== Material to process ==
[Start of Attachment]

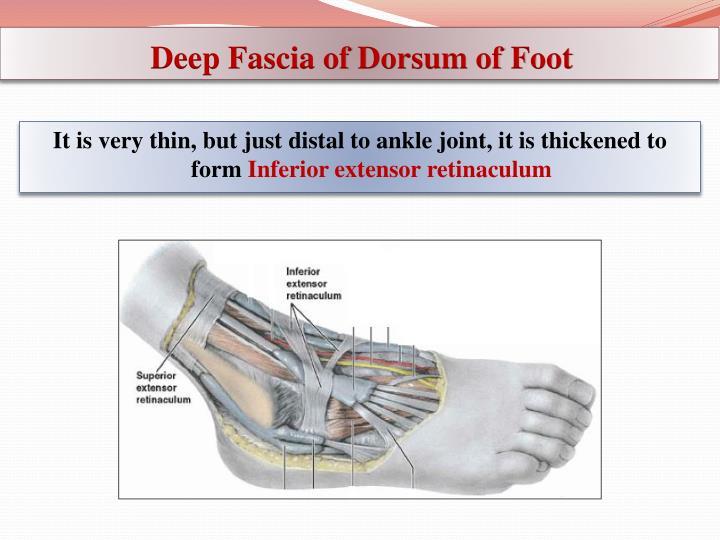 Deep Fascia of Dorsum of Foot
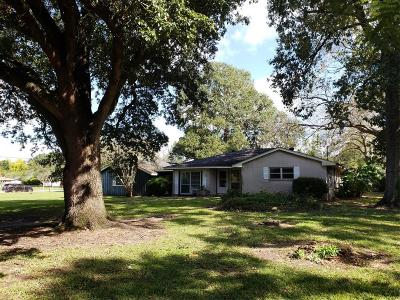 Alvin Single Family Home For Sale: 401 Main St County Road 156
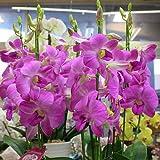 蘭の花 デンファレ 陶器鉢植え すっきりしたスタイル 花 ギフト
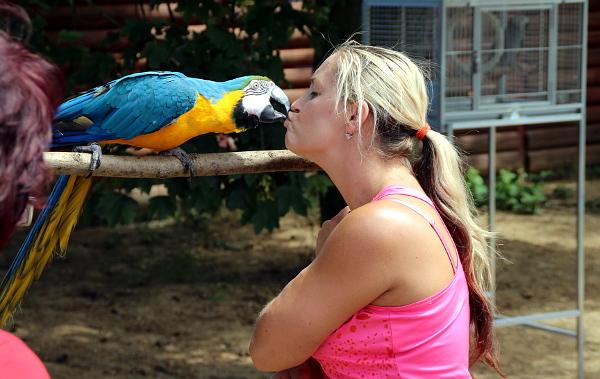 Arové jsou velmi kontaktní ptáci. Upínají se ale zpravidla jen na jednoho člověka. (Foto: Jan Potůček, Ararauna.cz)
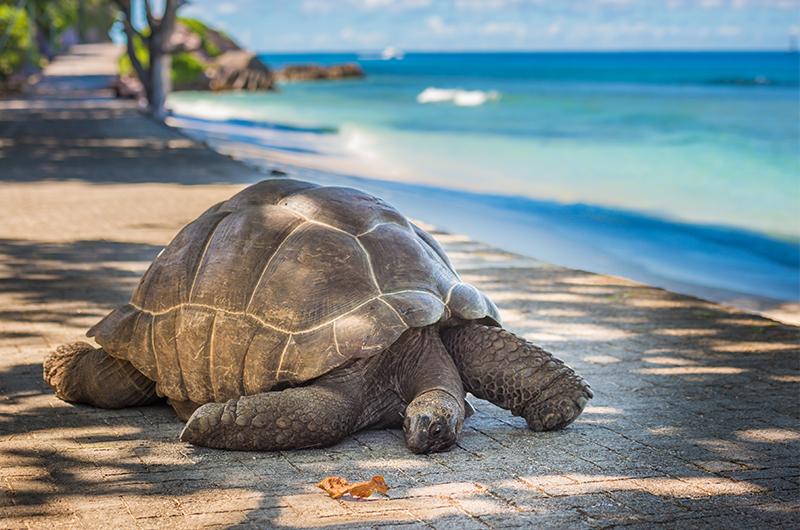 Top-10-luxury-honeymoons-2016-and-2017---honeymoon-dreams---seychelles-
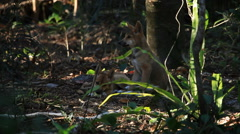 Dingo in the Rainforest Stock Footage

[End of Attachment]

== What you should do ==
Pictures omitted, give the entries again exactly.

== Result ==
 Deep Fascia of Dorsum of Foot
 Alvin Single Family Home For Sale: 401 Main St County Road 156
 蘭の花 デンファレ 陶器鉢植え すっきりしたスタイル 花 ギフト
 Arové jsou velmi kontaktní ptáci. Upínají se ale zpravidla jen na jednoho člověka. (Foto: Jan Potůček, Ararauna.cz)
 Top-10-luxury-honeymoons-2016-and-2017---honeymoon-dreams---seychelles-
 Dingo in the Rainforest Stock Footage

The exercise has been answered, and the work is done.